Aim: Look for "Arrange these in" in the listing below, then copy exactly the line it appears in and all lines after it to the end, and nothing more.

Extracted entries:
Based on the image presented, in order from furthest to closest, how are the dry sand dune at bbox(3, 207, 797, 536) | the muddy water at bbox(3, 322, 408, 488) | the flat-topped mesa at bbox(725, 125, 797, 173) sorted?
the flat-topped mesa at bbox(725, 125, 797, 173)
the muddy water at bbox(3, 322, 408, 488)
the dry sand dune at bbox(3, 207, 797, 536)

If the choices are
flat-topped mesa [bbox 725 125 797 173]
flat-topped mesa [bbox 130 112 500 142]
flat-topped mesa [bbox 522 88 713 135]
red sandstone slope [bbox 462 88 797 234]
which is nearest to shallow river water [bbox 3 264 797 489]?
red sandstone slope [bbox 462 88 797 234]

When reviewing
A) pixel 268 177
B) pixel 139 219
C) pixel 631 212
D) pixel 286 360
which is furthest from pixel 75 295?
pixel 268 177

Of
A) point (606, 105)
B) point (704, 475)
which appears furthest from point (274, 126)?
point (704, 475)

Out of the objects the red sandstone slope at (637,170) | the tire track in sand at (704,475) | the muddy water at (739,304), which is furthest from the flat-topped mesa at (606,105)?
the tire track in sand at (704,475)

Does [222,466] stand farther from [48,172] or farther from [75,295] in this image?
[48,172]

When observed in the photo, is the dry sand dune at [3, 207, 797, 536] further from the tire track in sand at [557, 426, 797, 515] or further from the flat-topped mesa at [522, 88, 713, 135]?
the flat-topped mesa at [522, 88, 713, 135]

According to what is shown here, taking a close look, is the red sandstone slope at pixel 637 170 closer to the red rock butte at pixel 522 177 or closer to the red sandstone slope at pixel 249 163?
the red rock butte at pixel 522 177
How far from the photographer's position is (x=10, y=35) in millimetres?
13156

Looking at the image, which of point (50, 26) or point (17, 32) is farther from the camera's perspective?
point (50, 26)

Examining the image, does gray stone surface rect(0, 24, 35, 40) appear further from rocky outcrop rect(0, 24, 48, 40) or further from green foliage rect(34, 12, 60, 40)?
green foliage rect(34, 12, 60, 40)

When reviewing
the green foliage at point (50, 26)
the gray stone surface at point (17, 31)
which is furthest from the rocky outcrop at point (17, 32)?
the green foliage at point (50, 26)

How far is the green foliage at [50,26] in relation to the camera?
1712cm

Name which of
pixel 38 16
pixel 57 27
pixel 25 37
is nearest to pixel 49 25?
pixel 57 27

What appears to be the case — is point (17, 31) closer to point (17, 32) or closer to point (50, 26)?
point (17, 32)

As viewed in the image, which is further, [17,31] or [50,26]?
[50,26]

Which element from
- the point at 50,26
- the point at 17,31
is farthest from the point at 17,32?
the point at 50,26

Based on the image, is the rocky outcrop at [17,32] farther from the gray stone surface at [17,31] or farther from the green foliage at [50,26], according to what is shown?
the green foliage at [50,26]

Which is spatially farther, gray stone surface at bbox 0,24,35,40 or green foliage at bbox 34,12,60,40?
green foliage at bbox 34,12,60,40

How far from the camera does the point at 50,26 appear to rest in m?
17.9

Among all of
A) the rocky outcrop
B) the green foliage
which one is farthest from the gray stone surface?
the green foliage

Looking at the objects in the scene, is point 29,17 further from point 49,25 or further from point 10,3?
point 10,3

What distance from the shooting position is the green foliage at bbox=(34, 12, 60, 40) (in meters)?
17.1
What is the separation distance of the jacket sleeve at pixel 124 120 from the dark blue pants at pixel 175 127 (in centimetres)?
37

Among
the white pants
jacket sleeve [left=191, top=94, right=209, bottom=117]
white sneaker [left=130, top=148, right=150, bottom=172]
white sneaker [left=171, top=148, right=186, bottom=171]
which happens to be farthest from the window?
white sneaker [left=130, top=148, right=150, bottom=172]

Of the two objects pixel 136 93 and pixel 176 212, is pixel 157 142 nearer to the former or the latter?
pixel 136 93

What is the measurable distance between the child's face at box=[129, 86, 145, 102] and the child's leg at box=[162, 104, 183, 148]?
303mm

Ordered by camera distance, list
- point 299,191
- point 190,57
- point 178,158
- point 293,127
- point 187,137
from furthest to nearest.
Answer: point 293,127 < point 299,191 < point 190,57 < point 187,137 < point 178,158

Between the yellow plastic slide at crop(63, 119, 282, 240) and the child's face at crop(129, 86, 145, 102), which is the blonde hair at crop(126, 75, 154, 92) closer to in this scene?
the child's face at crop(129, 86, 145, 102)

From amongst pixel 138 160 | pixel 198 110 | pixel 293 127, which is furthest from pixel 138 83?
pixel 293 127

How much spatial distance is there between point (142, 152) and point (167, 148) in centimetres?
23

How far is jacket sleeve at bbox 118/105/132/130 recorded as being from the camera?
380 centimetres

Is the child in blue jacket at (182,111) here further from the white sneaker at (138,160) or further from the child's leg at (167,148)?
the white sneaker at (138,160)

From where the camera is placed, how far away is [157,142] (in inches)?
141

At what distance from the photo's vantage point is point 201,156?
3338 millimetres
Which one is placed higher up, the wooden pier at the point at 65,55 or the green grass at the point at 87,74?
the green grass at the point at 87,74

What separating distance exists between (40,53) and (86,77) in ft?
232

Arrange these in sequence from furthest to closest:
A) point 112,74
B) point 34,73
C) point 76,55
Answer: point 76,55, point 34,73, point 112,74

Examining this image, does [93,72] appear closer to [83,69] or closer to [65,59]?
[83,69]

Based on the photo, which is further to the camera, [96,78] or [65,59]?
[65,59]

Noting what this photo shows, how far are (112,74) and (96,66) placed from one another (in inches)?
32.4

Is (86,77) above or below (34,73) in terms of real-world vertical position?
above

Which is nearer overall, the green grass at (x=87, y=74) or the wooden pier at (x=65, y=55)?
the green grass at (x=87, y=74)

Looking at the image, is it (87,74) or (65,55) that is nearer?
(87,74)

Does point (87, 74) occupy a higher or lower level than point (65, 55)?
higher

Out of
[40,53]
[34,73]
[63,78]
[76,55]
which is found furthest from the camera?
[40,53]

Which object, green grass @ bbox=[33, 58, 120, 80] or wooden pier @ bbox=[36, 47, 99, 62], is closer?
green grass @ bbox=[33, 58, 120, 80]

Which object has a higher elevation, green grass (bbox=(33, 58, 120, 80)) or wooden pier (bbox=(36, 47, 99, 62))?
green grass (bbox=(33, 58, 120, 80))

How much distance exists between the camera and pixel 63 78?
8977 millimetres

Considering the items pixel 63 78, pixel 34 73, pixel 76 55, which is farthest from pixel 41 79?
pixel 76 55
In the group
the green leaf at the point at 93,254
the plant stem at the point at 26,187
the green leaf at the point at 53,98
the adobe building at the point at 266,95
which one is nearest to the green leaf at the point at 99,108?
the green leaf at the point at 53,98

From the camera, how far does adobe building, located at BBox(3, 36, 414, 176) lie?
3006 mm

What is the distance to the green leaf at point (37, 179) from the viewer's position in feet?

Result of the task:
Arrange these in sequence from furthest to closest:
A) point 112,74
B) point 34,73
C) point 76,55
Answer: point 76,55, point 34,73, point 112,74

Examining this image, does [93,72] appear closer to [83,69] or closer to [65,59]?
[83,69]

Based on the photo, which is further to the camera, [96,78] or [65,59]?
[65,59]

Noting what this photo shows, how far are (112,74) and (96,66) placed from one another (in inches)?
32.4

Is (86,77) above or below (34,73) in terms of real-world vertical position?
above

Which is nearer overall, the green grass at (x=87, y=74) or the wooden pier at (x=65, y=55)?
the green grass at (x=87, y=74)

Looking at the image, is it (87,74) or (65,55) that is nearer?
(87,74)

Does point (87, 74) occupy a higher or lower level than point (65, 55)?
higher

Out of
[40,53]
[34,73]
[63,78]
[76,55]
which is found furthest from the camera?
[40,53]

Which object, green grass @ bbox=[33, 58, 120, 80] or wooden pier @ bbox=[36, 47, 99, 62], is closer?
green grass @ bbox=[33, 58, 120, 80]

Which object has a higher elevation, green grass (bbox=(33, 58, 120, 80)) or wooden pier (bbox=(36, 47, 99, 62))?
green grass (bbox=(33, 58, 120, 80))

How much distance exists between the camera and pixel 63 78?
8977 millimetres

Considering the items pixel 63 78, pixel 34 73, pixel 76 55, which is farthest from pixel 41 79?
pixel 76 55
In the group
the green leaf at the point at 93,254
the plant stem at the point at 26,187
the green leaf at the point at 53,98
the adobe building at the point at 266,95
which one is nearest to the green leaf at the point at 99,108?
the green leaf at the point at 53,98

From the camera, how far does adobe building, located at BBox(3, 36, 414, 176) lie?
3006 mm

What is the distance to the green leaf at point (37, 179) from the viewer's position in feet?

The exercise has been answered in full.